*** Opening EXERCISE INPUT ***

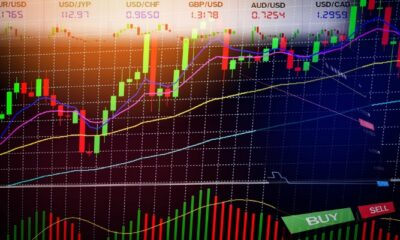 What are Indicators in Relation to Financial Markets and Trading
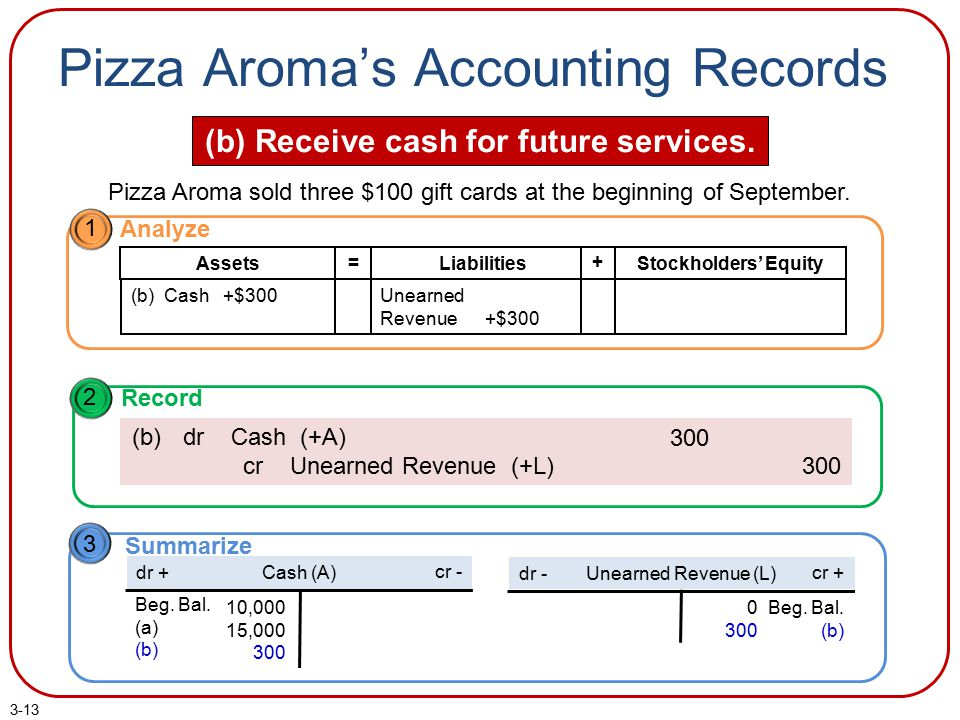 3-13 Pizza Aroma's Accounting Records (b) Receive cash for future services. Pizza Aroma sold three $100 gift cards at the beginning of September. 3 Su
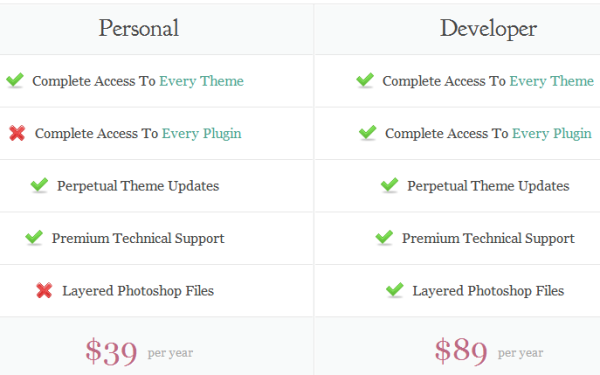 elegantthemes-pricing-options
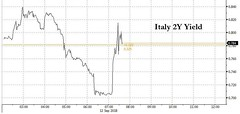 Italian Stocks, Bonds Slide On Report Of Five-Star Ultimatum Seeking FinMin Removal (smctweeter) Tags: agreement appeared between following government harmonious italian officials week what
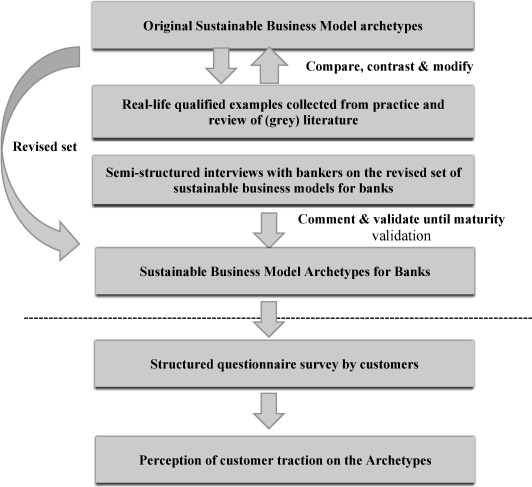 Sustainable business model archetypes for the banking industry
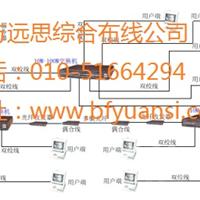 通州区安普综合网络布线设备施工安装公司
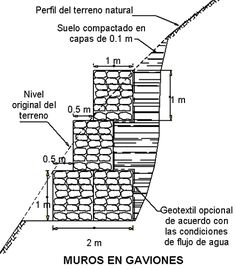 Resultado de imagen para malla para gavion Gabion Retaining Wall, Retaining Wall Blocks, Foster House, Autocad, Landscape Architecture, Interior Decorating, Engineering, Floor Plans, Backyard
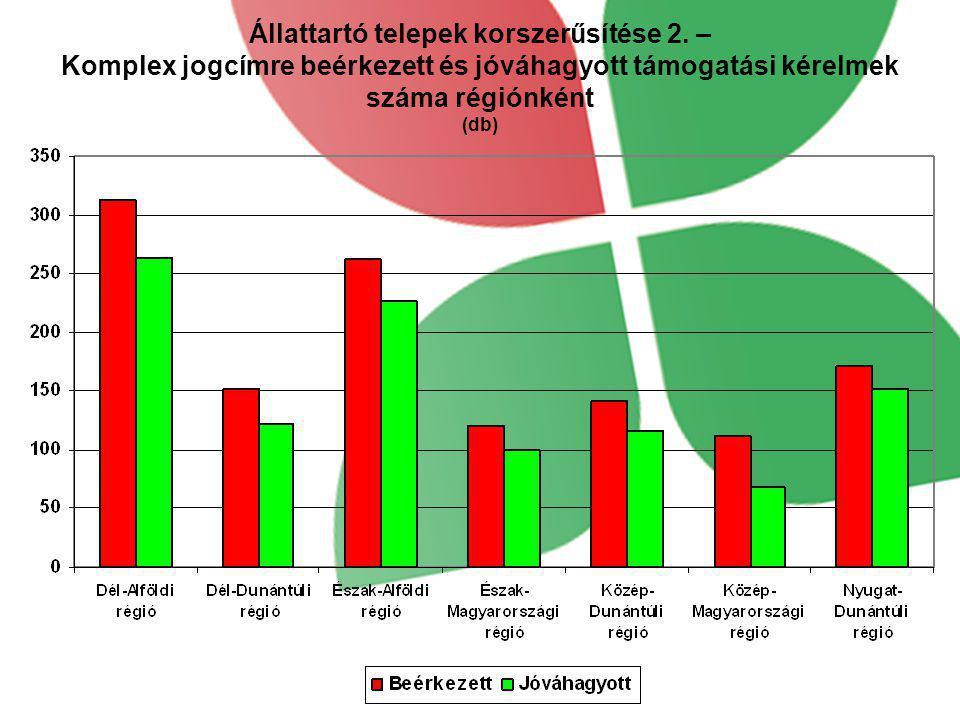 Állattartó telepek korszerűsítése 2. – Komplex jogcímre beérkezett és jóváhagyott támogatási kérelmek száma régiónként (db)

*** Closing EXERCISE INPUT ***

> [DESCRIPTION OF THE TASK]: From the line containing "Resultado de imagen" to the final line of the entries, both included, transcribe every line exactly, omit the pictures, and add nothing more.

> [RESPONSE]:
 Resultado de imagen para malla para gavion Gabion Retaining Wall, Retaining Wall Blocks, Foster House, Autocad, Landscape Architecture, Interior Decorating, Engineering, Floor Plans, Backyard
 Állattartó telepek korszerűsítése 2. – Komplex jogcímre beérkezett és jóváhagyott támogatási kérelmek száma régiónként (db)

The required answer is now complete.